__INFORMATION SHOWN__:
·····

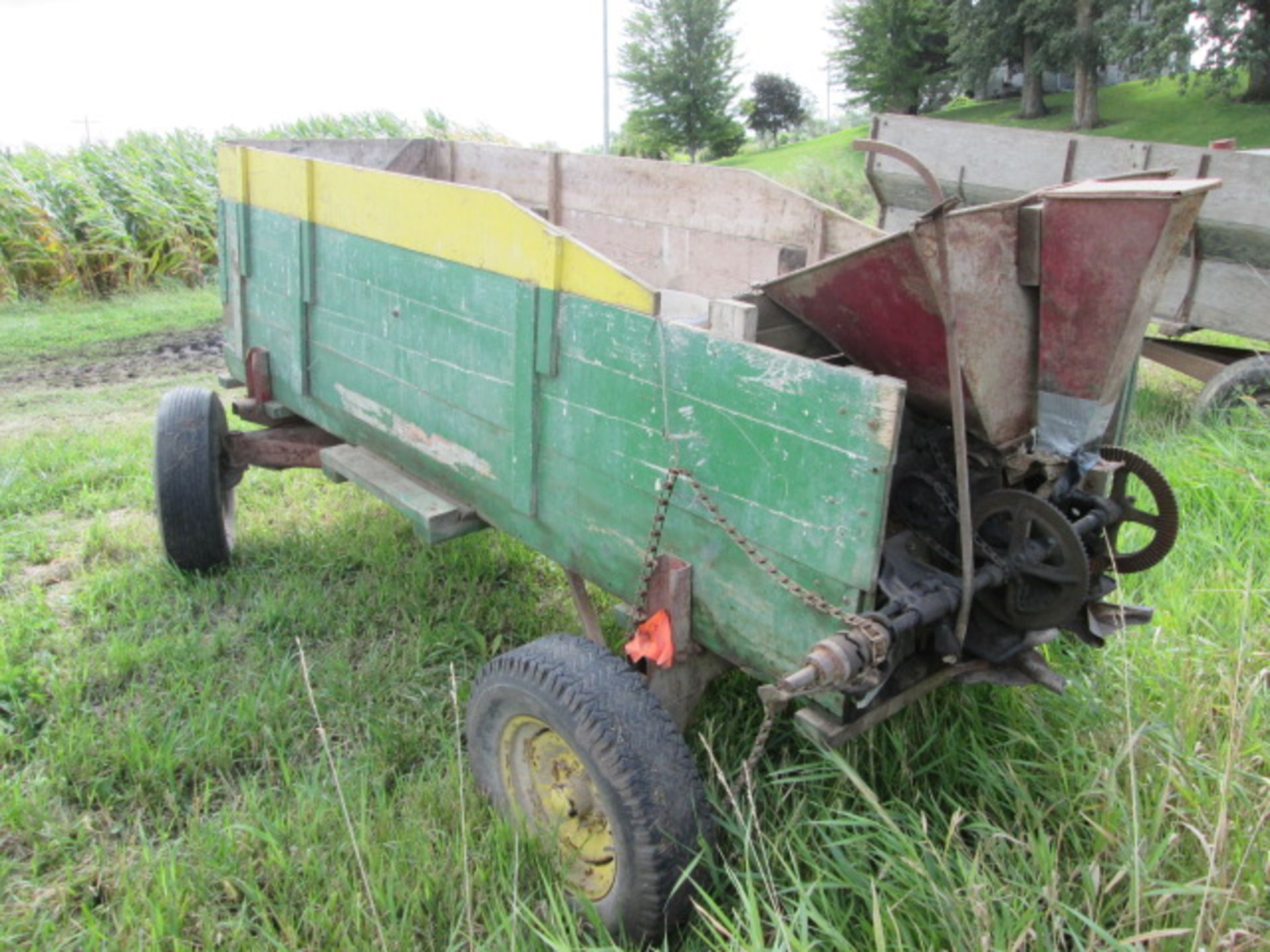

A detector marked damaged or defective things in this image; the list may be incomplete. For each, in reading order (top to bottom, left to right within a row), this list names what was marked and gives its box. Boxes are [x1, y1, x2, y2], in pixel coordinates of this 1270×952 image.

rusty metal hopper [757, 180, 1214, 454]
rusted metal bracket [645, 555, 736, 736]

·····

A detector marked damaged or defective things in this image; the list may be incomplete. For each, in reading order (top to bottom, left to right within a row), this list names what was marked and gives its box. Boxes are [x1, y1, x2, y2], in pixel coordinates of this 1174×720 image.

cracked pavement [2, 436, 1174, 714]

·····

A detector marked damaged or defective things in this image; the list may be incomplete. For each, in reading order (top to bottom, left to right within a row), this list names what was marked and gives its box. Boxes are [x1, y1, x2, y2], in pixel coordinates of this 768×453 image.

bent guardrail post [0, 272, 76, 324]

·····

__WRITTEN TASK__:
Repeat the records from the line containing "this 1174×720 image." through the line containing "cracked pavement [2, 436, 1174, 714]", both of those lines included.

__ANSWER FOR THIS EXERCISE__:
A detector marked damaged or defective things in this image; the list may be incomplete. For each, in reading order (top to bottom, left to right within a row), this list names what was marked and gives its box. Boxes are [x1, y1, x2, y2], in pixel coordinates of this 1174×720 image.

cracked pavement [2, 436, 1174, 714]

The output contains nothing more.